Mudo de asombro, Clay se quedó mirando al Hombre Andrajoso. Había esperado telepatía o nada. El Hombre Andrajoso sonrió… en la medida que podía sonreír con el labio inferior partido, y extendió las manos como si dijera que aquello no había sido nada.

—Pues di lo que tengas que decir —lo instó Clay.

Intentó prepararse para que el Hombre Andrajoso le secuestrara la voz por segunda vez, pero descubrió que resultaba imposible prepararse para algo así. Era como haberse convertido en un muñeco sonriente de madera sentado sobre las rodillas de un ventrílocuo.

—Marchaos. Esta noche.

Clay se concentró un instante.

—¡Cállate! ¡Basta! —exclamó.

El Hombre Andrajoso esperó con aire paciente.

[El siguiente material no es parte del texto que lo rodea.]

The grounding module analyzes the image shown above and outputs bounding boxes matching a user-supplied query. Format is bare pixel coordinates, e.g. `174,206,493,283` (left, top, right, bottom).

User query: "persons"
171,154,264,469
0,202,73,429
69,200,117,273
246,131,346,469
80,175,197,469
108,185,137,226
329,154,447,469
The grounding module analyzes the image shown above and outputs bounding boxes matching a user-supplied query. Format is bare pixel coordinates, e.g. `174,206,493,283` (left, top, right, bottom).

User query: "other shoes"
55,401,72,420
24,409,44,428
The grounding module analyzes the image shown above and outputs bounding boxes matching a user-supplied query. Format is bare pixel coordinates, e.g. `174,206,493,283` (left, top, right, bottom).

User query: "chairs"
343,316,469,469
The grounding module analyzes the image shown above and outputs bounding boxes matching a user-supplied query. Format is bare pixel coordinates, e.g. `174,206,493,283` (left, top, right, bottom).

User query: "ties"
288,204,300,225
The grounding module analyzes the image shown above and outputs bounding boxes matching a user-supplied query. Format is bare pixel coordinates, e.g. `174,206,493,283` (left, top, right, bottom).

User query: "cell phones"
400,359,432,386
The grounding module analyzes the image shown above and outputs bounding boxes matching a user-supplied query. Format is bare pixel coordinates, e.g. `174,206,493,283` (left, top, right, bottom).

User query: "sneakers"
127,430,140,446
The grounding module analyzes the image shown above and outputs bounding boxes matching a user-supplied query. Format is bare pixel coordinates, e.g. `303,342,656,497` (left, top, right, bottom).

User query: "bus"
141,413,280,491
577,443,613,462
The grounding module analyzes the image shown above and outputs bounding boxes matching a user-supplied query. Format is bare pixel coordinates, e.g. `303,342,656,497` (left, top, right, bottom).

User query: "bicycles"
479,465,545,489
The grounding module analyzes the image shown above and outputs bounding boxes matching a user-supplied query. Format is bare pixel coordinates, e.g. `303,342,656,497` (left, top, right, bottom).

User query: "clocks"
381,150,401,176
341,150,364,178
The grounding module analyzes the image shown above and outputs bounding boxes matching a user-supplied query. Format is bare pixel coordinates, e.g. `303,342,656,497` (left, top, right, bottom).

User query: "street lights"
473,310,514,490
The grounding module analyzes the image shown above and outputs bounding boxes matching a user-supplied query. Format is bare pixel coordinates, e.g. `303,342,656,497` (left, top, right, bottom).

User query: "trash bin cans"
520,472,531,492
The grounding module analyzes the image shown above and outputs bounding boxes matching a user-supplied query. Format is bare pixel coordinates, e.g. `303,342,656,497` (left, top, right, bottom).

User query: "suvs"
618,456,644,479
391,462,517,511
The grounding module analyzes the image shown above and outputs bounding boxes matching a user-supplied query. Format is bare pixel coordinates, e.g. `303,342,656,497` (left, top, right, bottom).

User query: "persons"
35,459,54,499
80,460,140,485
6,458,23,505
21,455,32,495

—Creo que puedo evitar que entres si me lo propongo —prosiguió Clay—. No estoy seguro, pero creo que sí.

El Hombre Andrajoso se lo quedó mirando como si dijera «Avísame cuando acabes».

—Sigue —dijo Clay antes de añadir—: Podría traer. Más. He venido. Solo.

Clay consideró la idea de la voluntad del Hombre Andrajoso unida a la del rebaño entero y admitió que la criatura tenía razón.

—Marchaos. Esta noche. Norte.

Clay esperó y cuando se cercioró de que el Hombre Andrajoso había acabado con su voz, al menos por el momento, dijo:

—¿Adónde? ¿Por qué?

Esta vez no surgieron palabras, sino una imagen repentina ante sus ojos. Era tan vivida que no sabía si la estaba visualizando mentalmente o si, de algún modo, el Hombre Andrajoso la había conjurado para que apareciera en la reluciente pantalla de niebla. Era lo que habían visto garabateado en tiza rosa en medio de Academy Avenue:

KASHWAK=NO-FO

—No lo entiendo —dijo.

Pero el Hombre Andrajoso ya se alejaba. Por un instante, Clay vio su sudadera roja flotando de nuevo en la niebla antes de desaparecer. A Clay le quedó el magro consuelo de que de todos modos ya se dirigían al norte y de que acababan de concederles otro día de gracia, lo cual significaba que no hacía falta montar guardia. Decidió acostarse y dejar dormir a los demás.